*Problem to work on*
Tell whether each of the following statements agrees with the oolong tea review, answering yes or no and quoting the deciding words from the review: (a) The bag was steeped for 2.5 minutes in water cooled to around 180 degrees. (b) The Teapigs Tung Ting Oolong the reviewer mentions is a loose leaf tea. (c) Every paper tag on these bags carries the same phrase.

[[ Supplied passage open ]]

Leaf Type: Oolong
Where to Buy: Buddha Teas
Over the years, many different varieties of oolong tea have been produced, each with their own style and flavor, however traditional oolong tea remains the most popular among these.
Learn more about this tea here.
Oolong has historically been my nemesis, although I have to say at this point that I’ve only ever tried loose leaf oolong with one exception (Teapigs Tung Ting Oolong, which is pyramid bagged). This oolong is also bagged, and in fairly small, square paper affairs that really don’t look like they’ll provide much room for leaf expansion. Even dry, the leaf fills up at least half of the space in the bag. One cute touch is that each paper tag has a different phrase – my current bag declares “love is ecstacy”, and my second “appreciate yourself and honor your soul”. Something to muse upon as you wait for your tea to brew? I added the bag to a cup of water cooled to around 180 degrees, and gave it 2.5 minutes. The resulting liquor is a medium golden brown.

[[ Supplied passage closed ]]
[[ Exercise data open ]]

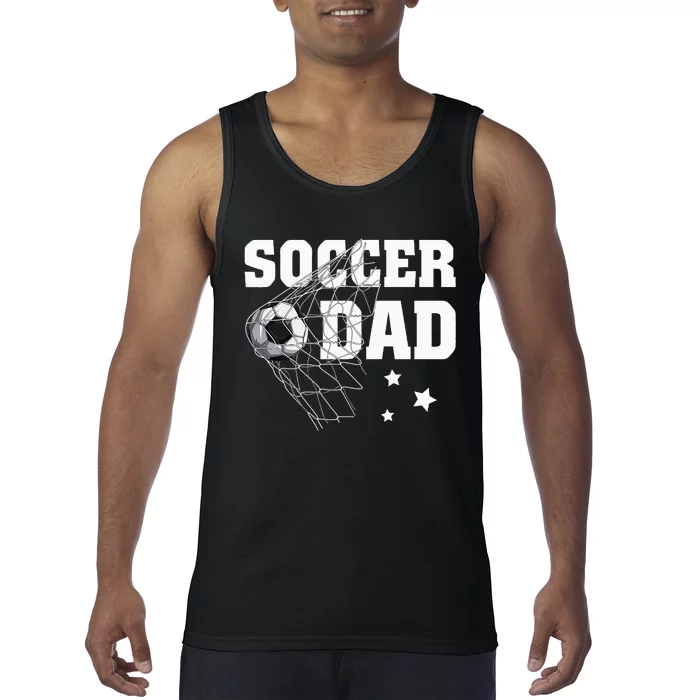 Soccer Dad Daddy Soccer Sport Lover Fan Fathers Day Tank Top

[[ Exercise data closed ]]

*Written answer*
(a) Yes: "I added the bag to a cup of water cooled to around 180 degrees, and gave it 2.5 minutes."
(b) No: "with one exception (Teapigs Tung Ting Oolong, which is pyramid bagged)"
(c) No: "each paper tag has a different phrase"